연습 지문:
______
내가 봤던 seq2seq with attention

In [10]:
import random

import torch
import torch.nn as nn
import torch.nn.functional as F
from torch.autograd import Variable

In [11]:
SEQ_LEN = 10
BATCH_SIZE = 3
INPUT_DIM = 30
OUTPUT_DIM = 37
ENC_EMB_DIM = DEC_EMB_DIM = 32
ENC_HID_DIM = DEC_HID_DIM = 64
ENC_DROPOUT = DEC_DROPOUT = 0.5

x = torch.randint(0+1, INPUT_DIM-2, size=(SEQ_LEN, BATCH_SIZE))
x[0, :] = 0 
x[-1, :] = INPUT_DIM - 1

y = torch.randint(0+1, OUTPUT_DIM-2, size=(SEQ_LEN, BATCH_SIZE))
y[0, :] = 0
y[-1, :] = OUTPUT_DIM - 1

print(x, x.shape, end='\n\n')
print(y, y.shape)

tensor([[ 0,  0,  0],
        [13, 11, 19],
        [25, 22,  2],
        [27,  9, 19],
        [27,  4,  6],
        [12, 13,  8],
        [ 5, 12, 13],
        [20, 14, 12],
        [ 3,  7, 15],
        [29, 29, 29]]) torch.Size([10, 3])

tensor([[ 0,  0,  0],
        [13,  4, 19],
        [23, 12, 21],
        [29, 14, 28],
        [15, 23, 33],
        [ 4, 14, 24],
        [17, 10, 27],
        [20, 24, 18],
        [ 6, 26, 16],
        [36, 36, 36]]) torch.Size([10, 3])
______
자료 발췌:
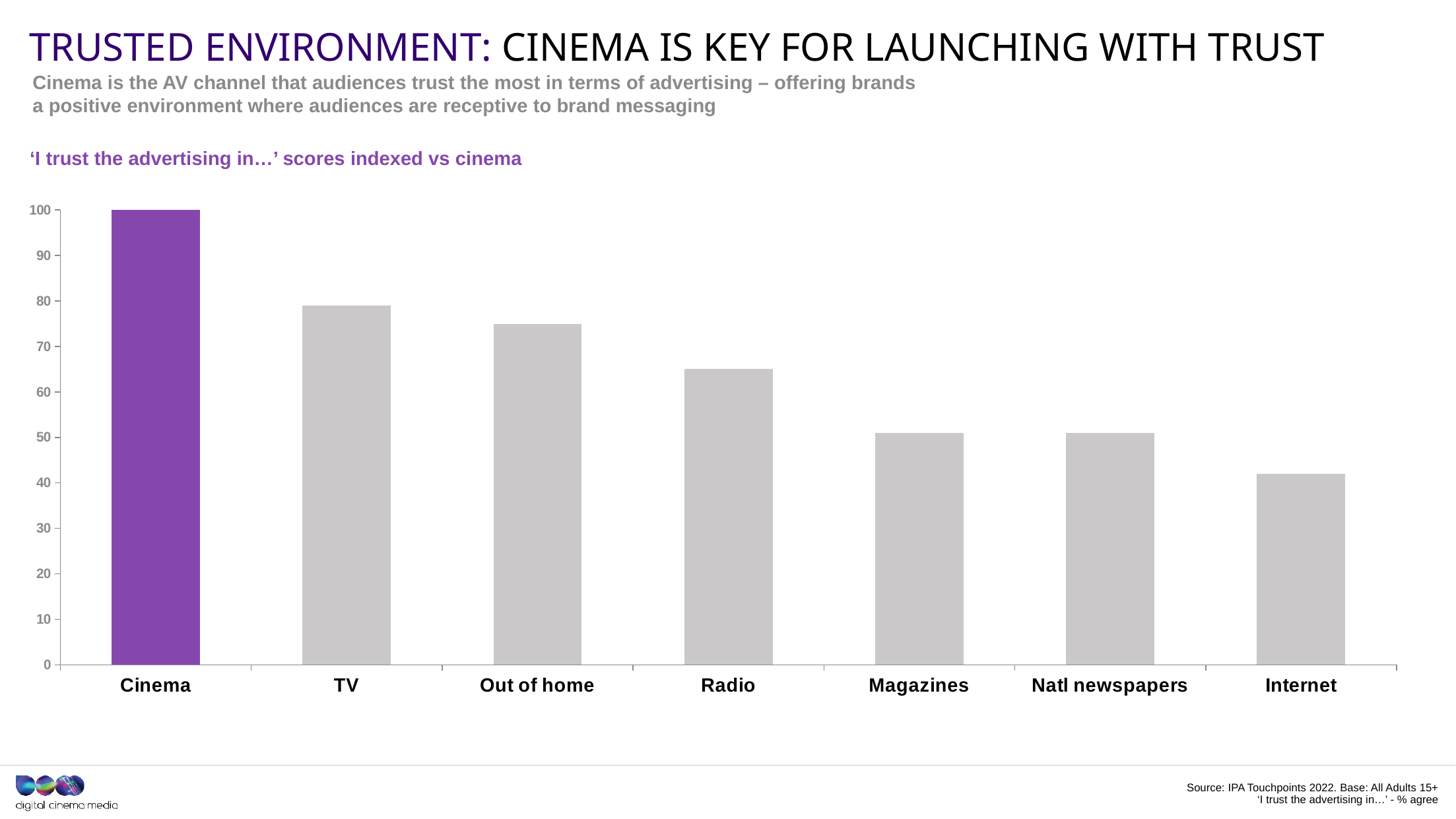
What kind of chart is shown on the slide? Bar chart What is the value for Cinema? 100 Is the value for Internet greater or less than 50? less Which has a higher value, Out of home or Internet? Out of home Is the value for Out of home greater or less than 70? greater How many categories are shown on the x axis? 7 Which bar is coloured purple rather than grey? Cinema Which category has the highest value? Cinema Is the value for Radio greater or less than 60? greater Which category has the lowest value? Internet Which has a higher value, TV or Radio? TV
______
풀어야 할 과제:
**A)** 지문에서 "print(y, y.shape)"에서 시작해 "29]]) torch.Size([10, 3])"에 이르는 부분을 모두 발췌하세요.
**B)** 지문을 보고 다음 물음에 답하세요.
(i) BATCH_SIZE에 지정된 값은 얼마입니까?
(ii) 출력된 x 텐서의 마지막 행에는 어떤 값이 들어 있습니까?
(iii) 출력된 y 텐서의 크기는 어떻게 표시됩니까?
이 자료는 지문과는 다른 출처에서 가져왔습니다.

과제별 풀이:
**A)**
print(y, y.shape)

tensor([[ 0,  0,  0],
        [13, 11, 19],
        [25, 22,  2],
        [27,  9, 19],
        [27,  4,  6],
        [12, 13,  8],
        [ 5, 12, 13],
        [20, 14, 12],
        [ 3,  7, 15],
        [29, 29, 29]]) torch.Size([10, 3])

**B)**
(i) 3
(ii) 29
(iii) torch.Size([10, 3])